操気法で高めた身のこなしと、この武装がある限りは決して」
事実、その後も目にもとまらぬ速さで繰り出された攻撃の数々を、ランスは顔色一つ変えずにかわしきった。
ランスは、ユリに告げた。
「ユリ。最後に……手を握らせてほしい」
「ランスさん……?」
意外な言葉にユリは驚く。しかし体の制御は相変わらずきかない。岩をも砕くような一撃が、再びランスに見舞われた。

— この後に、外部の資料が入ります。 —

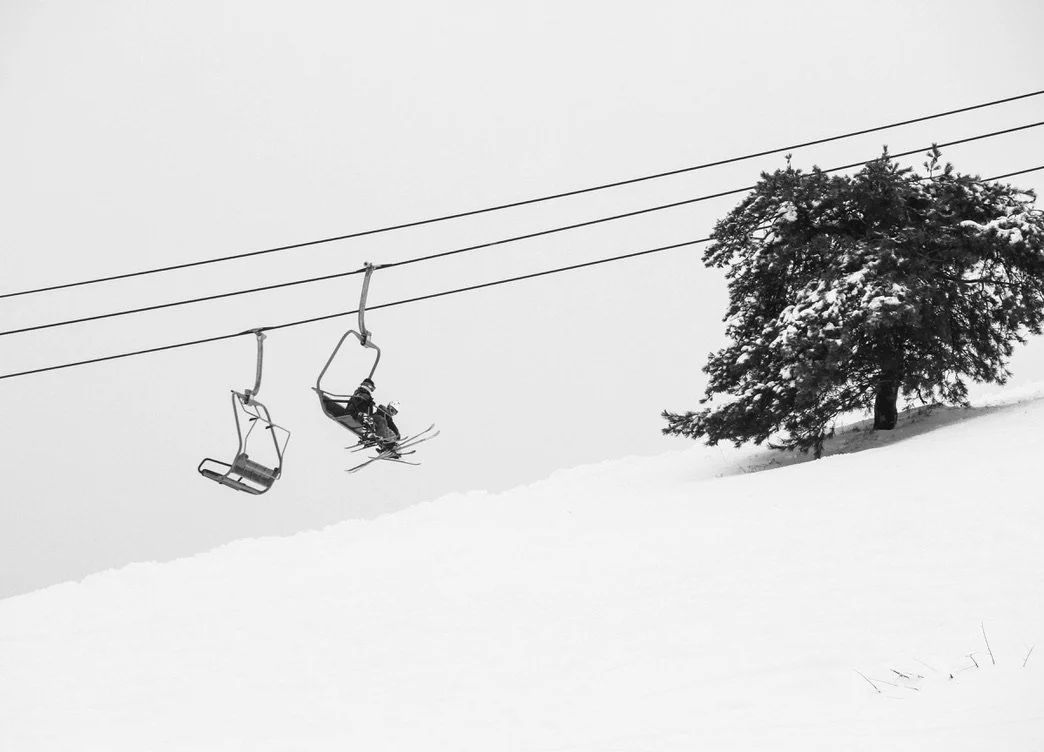 Three skiers ride up a chair lift with a pine tree and snow in the foreground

今度は、ランスは避けなかった。高い防御力を持った「雷光の防具」で彼女の拳を受け止め、そしてその手をしっかりと握った。
魔物の本能は手を引き戻そうとするが、ランスの膂力が圧倒的にそれを上回っていて、微動だにしない。
ランスは泣き出しそうな声で、間近に引き留めているユリに言った。
「ありがとう、ユリ。君と出会えたこと、君の気持ち、とっても嬉しかった。
こんな形でしか感謝できない僕を、許してほしい」
形はどうあれ、二人にとっては、まごうことなき握手であった。最初で、そして最後の。
「ユリの手、すごく温かいよ……」
「ランスさんも……」
そしてランスは、彼女の手を離した。
再び戦いの構えをとるユリと向き合って、ランスも初めて剣を構えた。
直立不動の彼からは、巌のような威厳すら感じられた。
「何度も痛みを与えたりはしない。一撃で、全てを終わらせる」
そしてランスは、再びこう言った。
「霽月流」
その言葉を契機に、ランスの剣が輝き始める。
「僕の力の全てを、この一撃に」
深く息を吸って、ランスは剣を振り上げる。そして技の名前を叫び、一気に剣を振り下ろした。
「擘裂雷光弾(はくれつらいこうだん)」
避ける間をすら与えず、全身全霊の力を込めた一撃がユリを捕らえる。
想像を絶する衝撃がユリを突き抜け、大地をすら砕く。そして剣に乗せた魔力が、雷の柱となって彼女を撃った。
ランスの宣言どおり、この一撃で、このあまりにも短い一瞬で決着がついた。